Skip to content

North-Shore-AI/tinkex_cookbook

Folders and files

NameName
Last commit message
Last commit date

Latest commit

 

History

11 Commits
 
 
 
 
 
 
 
 
 
 
 
 
 
 
 
 
 
 
 
 
 
 
 
 

Repository files navigation

TinkexCookbook

TinkexCookbook Logo

Elixir port of tinker-cookbook: training recipes for the Tinker ML platform, powered by CrucibleKitchen.

Overview

TinkexCookbook provides ready-to-use training recipes for fine-tuning large language models on the Tinker ML platform. It is built on top of the CrucibleKitchen orchestration engine, providing:

  • Supervised Learning (SFT) — Fine-tune models on instruction datasets
  • Direct Preference Optimization (DPO) — Align models with human preferences
  • Reinforcement Learning (CodeRL) — Train code generation with execution rewards
  • Integration with HuggingFace datasets and model hub
  • Automatic dataset rendering with Llama3, Qwen3, DeepSeek, and other tokenizers
  • Model evaluation with metrics (accuracy, F1, precision, recall)
  • Model registration with lineage tracking
  • Full telemetry and checkpoint management

Prerequisites

  • Elixir 1.18 or later
  • A Tinker API key (set as TINKER_API_KEY environment variable)
  • Optional: HuggingFace token for gated models (HUGGING_FACE_HUB_TOKEN)

Installation

Add tinkex_cookbook to your dependencies in mix.exs:

def deps do
  [
    {:tinkex_cookbook, "~> 0.4.0"}
  ]
end

Then fetch dependencies:

mix deps.get

Quick Start

1. Set Your API Key

export TINKER_API_KEY=your_api_key_here

2. Run a Training Workflow

Using mix kitchen.run (Recommended)

• Exercise set
a) What version of Elixir does the README list as a prerequisite?
b) Copy out the README's text starting at "TinkexCookbook Logo" and ending at "F1, precision, recall)", changing "Tinker ML platform" to "Tinker platform".

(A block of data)
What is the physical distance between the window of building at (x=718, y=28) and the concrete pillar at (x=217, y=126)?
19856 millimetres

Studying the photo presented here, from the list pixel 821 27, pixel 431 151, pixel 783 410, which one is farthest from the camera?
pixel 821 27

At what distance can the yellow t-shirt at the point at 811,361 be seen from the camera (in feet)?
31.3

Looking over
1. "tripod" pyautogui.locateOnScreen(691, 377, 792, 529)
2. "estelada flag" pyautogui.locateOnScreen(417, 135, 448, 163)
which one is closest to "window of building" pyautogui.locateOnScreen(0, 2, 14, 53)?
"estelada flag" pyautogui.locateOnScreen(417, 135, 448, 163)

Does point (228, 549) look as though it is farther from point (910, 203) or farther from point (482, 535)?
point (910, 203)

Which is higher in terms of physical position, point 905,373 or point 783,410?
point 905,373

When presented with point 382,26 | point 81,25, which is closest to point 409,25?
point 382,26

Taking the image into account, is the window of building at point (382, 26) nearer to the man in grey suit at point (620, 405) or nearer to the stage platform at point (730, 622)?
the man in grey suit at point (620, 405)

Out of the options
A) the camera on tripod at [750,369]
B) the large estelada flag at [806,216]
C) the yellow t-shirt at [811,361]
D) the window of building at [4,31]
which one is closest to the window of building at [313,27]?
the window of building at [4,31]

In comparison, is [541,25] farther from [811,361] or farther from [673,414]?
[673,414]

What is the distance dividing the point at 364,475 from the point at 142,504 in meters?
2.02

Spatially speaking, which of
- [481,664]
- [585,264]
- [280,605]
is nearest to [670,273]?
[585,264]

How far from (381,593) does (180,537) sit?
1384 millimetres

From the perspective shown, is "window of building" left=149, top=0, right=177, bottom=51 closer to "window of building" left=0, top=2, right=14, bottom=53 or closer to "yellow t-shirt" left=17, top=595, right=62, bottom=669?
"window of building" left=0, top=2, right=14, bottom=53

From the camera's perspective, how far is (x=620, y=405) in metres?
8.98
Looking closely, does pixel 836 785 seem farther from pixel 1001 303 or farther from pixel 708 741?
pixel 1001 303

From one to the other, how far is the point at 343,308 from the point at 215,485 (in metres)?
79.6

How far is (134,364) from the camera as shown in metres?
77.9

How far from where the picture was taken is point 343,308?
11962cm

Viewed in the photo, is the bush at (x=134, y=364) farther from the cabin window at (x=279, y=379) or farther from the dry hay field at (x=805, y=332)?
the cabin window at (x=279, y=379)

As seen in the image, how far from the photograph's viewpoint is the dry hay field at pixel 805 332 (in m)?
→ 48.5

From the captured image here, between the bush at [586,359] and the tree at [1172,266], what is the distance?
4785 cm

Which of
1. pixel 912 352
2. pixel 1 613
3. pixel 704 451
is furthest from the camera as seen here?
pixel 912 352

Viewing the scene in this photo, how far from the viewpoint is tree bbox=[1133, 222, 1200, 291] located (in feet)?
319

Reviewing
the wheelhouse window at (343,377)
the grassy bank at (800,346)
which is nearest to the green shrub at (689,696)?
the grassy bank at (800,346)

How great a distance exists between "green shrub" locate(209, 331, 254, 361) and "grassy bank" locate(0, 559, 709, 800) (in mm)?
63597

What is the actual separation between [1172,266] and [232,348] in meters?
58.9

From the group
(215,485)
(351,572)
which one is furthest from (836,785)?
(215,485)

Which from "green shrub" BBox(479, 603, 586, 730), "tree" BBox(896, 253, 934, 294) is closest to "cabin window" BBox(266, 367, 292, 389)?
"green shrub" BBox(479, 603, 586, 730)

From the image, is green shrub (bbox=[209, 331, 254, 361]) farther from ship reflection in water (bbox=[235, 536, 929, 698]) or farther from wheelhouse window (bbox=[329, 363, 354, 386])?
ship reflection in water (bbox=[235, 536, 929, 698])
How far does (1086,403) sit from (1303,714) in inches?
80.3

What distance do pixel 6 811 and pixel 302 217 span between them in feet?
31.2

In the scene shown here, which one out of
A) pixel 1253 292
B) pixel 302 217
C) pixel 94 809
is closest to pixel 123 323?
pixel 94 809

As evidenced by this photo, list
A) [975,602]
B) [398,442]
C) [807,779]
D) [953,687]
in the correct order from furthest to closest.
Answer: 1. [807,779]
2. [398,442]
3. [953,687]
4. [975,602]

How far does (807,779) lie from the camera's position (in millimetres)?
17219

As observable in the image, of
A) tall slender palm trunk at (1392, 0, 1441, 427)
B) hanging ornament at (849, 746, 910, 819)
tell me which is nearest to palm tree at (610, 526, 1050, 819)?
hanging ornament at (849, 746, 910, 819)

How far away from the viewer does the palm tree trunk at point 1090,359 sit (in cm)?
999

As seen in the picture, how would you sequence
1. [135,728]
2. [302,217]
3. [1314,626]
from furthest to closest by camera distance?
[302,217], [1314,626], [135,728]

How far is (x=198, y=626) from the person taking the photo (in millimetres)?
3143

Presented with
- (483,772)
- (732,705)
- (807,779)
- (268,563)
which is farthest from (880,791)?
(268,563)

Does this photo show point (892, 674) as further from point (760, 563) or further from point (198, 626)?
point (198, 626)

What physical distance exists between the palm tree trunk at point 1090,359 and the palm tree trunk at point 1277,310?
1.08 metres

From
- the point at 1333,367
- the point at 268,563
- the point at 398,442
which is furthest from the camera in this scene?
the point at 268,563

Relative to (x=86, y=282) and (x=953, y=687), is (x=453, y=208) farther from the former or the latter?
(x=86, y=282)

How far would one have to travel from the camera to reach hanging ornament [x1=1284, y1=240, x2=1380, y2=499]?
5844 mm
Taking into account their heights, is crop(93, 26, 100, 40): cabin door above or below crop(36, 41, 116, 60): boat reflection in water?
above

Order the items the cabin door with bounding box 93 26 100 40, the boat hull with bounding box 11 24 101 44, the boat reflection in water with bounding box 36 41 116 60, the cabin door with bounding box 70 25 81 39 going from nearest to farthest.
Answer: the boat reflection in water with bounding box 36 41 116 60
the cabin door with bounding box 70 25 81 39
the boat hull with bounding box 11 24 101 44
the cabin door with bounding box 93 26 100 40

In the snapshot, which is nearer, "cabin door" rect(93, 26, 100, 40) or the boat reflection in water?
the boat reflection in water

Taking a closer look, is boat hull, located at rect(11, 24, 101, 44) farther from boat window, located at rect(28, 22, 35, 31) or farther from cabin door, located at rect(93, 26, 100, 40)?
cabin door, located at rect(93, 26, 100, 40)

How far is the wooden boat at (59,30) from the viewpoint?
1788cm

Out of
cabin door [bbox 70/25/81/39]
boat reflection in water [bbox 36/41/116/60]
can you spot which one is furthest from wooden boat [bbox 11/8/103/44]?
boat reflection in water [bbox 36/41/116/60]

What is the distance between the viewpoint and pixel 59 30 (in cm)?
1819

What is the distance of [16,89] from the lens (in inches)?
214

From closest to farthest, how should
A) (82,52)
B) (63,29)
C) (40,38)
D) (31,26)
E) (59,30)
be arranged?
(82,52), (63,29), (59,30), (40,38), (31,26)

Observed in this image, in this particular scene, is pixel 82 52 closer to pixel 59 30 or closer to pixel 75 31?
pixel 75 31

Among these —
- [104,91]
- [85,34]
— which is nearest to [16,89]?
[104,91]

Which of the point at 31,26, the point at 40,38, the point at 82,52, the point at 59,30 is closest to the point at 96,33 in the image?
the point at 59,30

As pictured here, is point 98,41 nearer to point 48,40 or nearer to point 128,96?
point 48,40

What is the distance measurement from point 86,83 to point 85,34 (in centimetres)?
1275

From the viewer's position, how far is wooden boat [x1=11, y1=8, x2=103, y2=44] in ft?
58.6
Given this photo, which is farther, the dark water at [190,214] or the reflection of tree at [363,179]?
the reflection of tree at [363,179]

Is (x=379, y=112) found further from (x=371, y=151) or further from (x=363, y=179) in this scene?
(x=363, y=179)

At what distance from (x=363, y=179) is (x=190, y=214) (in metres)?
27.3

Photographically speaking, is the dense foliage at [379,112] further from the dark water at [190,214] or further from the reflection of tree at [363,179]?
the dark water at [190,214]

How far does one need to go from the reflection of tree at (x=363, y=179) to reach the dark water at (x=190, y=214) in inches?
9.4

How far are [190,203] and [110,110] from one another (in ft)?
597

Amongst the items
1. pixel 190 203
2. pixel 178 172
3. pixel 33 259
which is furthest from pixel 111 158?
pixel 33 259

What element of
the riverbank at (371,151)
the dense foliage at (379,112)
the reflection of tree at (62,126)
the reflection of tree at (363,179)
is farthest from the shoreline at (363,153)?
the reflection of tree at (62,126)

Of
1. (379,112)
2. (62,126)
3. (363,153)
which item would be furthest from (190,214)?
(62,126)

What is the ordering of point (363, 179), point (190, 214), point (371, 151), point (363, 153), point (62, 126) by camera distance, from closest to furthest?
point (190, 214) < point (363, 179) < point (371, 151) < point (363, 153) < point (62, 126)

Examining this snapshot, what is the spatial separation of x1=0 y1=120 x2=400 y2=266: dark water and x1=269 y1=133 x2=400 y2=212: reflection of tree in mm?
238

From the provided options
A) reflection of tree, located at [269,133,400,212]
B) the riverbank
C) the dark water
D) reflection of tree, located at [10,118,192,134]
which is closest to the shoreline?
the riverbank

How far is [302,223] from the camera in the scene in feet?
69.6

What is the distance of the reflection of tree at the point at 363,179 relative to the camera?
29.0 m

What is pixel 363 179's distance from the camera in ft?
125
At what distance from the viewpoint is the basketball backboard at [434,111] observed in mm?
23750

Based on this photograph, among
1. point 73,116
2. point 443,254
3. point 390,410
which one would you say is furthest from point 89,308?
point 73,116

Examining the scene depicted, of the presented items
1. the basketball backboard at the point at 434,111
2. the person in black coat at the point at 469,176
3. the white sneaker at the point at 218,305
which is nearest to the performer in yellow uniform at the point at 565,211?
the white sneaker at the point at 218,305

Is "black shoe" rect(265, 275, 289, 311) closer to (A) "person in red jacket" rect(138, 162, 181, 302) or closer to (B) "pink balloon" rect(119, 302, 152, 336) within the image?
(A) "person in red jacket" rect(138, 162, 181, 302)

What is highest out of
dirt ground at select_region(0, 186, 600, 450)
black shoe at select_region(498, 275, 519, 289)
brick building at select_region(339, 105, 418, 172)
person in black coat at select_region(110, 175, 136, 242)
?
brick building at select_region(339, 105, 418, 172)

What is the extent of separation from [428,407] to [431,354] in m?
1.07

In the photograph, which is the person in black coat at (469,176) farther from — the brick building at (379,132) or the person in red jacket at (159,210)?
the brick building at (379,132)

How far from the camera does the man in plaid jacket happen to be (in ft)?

• Expected answers
a) Elixir 1.18 or later

b)
TinkexCookbook Logo

Elixir port of tinker-cookbook: training recipes for the Tinker platform, powered by CrucibleKitchen.

Overview

TinkexCookbook provides ready-to-use training recipes for fine-tuning large language models on the Tinker platform. It is built on top of the CrucibleKitchen orchestration engine, providing:

  • Supervised Learning (SFT) — Fine-tune models on instruction datasets
  • Direct Preference Optimization (DPO) — Align models with human preferences
  • Reinforcement Learning (CodeRL) — Train code generation with execution rewards
  • Integration with HuggingFace datasets and model hub
  • Automatic dataset rendering with Llama3, Qwen3, DeepSeek, and other tokenizers
  • Model evaluation with metrics (accuracy, F1, precision, recall)